• [Task directions] Can you copy the rows from the start through the line with "5. point 103,193", swapping "camera" for "viewer" and changing nothing else?

>> Start Supplied data

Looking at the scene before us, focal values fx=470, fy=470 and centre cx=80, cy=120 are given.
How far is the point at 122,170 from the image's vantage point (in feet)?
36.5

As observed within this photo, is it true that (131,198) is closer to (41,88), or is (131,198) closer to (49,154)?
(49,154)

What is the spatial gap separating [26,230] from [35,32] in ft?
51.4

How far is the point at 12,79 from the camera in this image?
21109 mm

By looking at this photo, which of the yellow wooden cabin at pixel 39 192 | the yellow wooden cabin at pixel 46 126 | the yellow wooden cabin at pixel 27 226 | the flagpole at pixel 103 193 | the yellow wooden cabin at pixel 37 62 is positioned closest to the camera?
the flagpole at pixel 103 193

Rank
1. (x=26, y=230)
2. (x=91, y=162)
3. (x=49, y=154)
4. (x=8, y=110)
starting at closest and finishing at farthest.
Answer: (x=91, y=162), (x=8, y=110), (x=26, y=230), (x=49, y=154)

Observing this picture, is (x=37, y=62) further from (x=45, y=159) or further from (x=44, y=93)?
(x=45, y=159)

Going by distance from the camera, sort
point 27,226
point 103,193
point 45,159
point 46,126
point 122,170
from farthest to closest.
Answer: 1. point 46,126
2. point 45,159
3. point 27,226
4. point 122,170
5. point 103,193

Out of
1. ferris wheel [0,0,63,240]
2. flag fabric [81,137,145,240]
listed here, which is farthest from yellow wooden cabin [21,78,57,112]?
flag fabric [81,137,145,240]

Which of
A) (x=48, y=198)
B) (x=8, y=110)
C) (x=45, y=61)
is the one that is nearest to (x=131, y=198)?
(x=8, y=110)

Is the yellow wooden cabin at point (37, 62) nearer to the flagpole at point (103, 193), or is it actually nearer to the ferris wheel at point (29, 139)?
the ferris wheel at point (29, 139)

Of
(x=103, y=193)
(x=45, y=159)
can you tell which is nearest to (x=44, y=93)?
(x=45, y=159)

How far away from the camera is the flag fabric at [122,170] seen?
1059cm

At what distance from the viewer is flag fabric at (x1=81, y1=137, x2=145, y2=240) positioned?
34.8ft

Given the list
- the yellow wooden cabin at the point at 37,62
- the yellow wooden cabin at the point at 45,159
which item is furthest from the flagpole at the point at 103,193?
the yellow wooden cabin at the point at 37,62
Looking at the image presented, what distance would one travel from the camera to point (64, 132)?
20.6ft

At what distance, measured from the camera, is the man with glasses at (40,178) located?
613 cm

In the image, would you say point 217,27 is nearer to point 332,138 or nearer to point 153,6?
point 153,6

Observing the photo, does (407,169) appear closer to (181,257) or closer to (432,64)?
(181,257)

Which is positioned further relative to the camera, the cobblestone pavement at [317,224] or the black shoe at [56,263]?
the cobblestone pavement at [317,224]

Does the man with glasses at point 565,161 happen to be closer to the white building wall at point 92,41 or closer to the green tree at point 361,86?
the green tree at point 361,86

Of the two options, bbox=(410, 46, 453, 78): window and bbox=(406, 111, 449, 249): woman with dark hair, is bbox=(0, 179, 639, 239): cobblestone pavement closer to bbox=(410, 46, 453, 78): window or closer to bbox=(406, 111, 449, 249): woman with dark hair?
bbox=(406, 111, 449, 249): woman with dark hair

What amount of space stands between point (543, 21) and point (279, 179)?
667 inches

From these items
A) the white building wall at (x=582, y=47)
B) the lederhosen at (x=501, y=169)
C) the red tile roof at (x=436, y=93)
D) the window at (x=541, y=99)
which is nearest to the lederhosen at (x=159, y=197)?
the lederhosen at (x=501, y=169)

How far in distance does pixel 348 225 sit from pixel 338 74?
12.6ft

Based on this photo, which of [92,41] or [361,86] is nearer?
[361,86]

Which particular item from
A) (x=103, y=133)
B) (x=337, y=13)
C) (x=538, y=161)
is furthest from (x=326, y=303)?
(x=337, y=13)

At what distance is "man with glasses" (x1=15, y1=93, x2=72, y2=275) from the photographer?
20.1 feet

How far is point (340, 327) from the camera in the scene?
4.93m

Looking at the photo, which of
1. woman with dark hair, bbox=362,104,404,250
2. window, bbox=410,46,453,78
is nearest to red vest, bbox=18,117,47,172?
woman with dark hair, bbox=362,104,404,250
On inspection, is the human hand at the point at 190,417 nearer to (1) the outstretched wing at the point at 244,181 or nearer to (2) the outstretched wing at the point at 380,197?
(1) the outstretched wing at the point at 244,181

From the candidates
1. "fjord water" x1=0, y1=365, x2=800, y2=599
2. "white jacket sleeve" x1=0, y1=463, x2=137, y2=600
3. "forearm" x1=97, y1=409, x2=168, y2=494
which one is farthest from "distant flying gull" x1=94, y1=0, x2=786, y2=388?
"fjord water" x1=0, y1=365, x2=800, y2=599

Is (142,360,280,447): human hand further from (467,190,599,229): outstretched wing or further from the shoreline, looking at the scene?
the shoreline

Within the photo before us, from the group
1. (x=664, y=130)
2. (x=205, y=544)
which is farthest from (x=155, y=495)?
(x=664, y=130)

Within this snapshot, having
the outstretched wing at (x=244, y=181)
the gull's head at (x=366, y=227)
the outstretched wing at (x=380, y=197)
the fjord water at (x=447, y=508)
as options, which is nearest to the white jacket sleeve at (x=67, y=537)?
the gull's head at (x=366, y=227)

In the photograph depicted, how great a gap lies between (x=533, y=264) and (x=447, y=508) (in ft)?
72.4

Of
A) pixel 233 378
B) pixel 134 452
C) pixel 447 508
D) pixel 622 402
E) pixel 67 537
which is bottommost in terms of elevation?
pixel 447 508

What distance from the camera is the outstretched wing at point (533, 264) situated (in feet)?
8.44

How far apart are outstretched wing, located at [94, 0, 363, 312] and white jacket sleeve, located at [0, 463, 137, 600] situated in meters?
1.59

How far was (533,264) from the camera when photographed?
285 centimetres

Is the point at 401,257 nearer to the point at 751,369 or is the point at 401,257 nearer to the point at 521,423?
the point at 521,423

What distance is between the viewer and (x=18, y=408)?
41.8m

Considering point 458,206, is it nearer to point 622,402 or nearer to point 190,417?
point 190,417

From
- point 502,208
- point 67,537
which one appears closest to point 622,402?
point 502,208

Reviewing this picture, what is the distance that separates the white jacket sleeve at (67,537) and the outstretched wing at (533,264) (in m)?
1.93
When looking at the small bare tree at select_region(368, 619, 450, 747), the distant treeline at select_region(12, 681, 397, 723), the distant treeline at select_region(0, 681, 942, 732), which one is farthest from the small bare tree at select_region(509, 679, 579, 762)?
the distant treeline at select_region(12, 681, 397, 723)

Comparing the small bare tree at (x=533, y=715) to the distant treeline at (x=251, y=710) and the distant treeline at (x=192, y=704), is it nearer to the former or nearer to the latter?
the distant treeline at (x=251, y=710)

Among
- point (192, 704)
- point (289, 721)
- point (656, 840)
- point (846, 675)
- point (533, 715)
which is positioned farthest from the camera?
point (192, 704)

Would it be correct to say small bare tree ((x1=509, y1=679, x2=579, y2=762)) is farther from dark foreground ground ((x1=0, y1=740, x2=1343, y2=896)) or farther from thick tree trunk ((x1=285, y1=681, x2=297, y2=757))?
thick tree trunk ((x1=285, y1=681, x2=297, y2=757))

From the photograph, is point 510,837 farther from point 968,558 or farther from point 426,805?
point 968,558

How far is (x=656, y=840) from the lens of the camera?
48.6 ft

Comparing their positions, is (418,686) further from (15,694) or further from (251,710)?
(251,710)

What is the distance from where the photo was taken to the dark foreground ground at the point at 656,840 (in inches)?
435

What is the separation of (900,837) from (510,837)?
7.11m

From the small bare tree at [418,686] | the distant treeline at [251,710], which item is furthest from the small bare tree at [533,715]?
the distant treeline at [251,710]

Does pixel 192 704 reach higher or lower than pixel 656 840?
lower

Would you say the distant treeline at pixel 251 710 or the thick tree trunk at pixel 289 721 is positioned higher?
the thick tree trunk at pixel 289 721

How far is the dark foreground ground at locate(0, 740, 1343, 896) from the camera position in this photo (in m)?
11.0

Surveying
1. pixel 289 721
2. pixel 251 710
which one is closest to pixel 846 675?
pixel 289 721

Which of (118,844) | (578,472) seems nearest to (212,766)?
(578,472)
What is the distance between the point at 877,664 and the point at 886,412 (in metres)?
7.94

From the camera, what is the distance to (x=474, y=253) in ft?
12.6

>> End Supplied data

• [Full solution]
Looking at the scene before us, focal values fx=470, fy=470 and centre cx=80, cy=120 are given.
How far is the point at 122,170 from the image's vantage point (in feet)?
36.5

As observed within this photo, is it true that (131,198) is closer to (41,88), or is (131,198) closer to (49,154)?
(49,154)

What is the spatial gap separating [26,230] from [35,32] in ft?
51.4

How far is the point at 12,79 from the viewer in this image?
21109 mm

By looking at this photo, which of the yellow wooden cabin at pixel 39 192 | the yellow wooden cabin at pixel 46 126 | the yellow wooden cabin at pixel 27 226 | the flagpole at pixel 103 193 | the yellow wooden cabin at pixel 37 62 is positioned closest to the viewer?
the flagpole at pixel 103 193

Rank
1. (x=26, y=230)
2. (x=91, y=162)
3. (x=49, y=154)
4. (x=8, y=110)
starting at closest and finishing at farthest.
Answer: (x=91, y=162), (x=8, y=110), (x=26, y=230), (x=49, y=154)

Observing this picture, is (x=37, y=62) further from (x=45, y=159) or further from (x=44, y=93)?
(x=45, y=159)

Going by distance from the viewer, sort
point 27,226
point 103,193
point 45,159
point 46,126
point 122,170
from farthest to closest.
Answer: 1. point 46,126
2. point 45,159
3. point 27,226
4. point 122,170
5. point 103,193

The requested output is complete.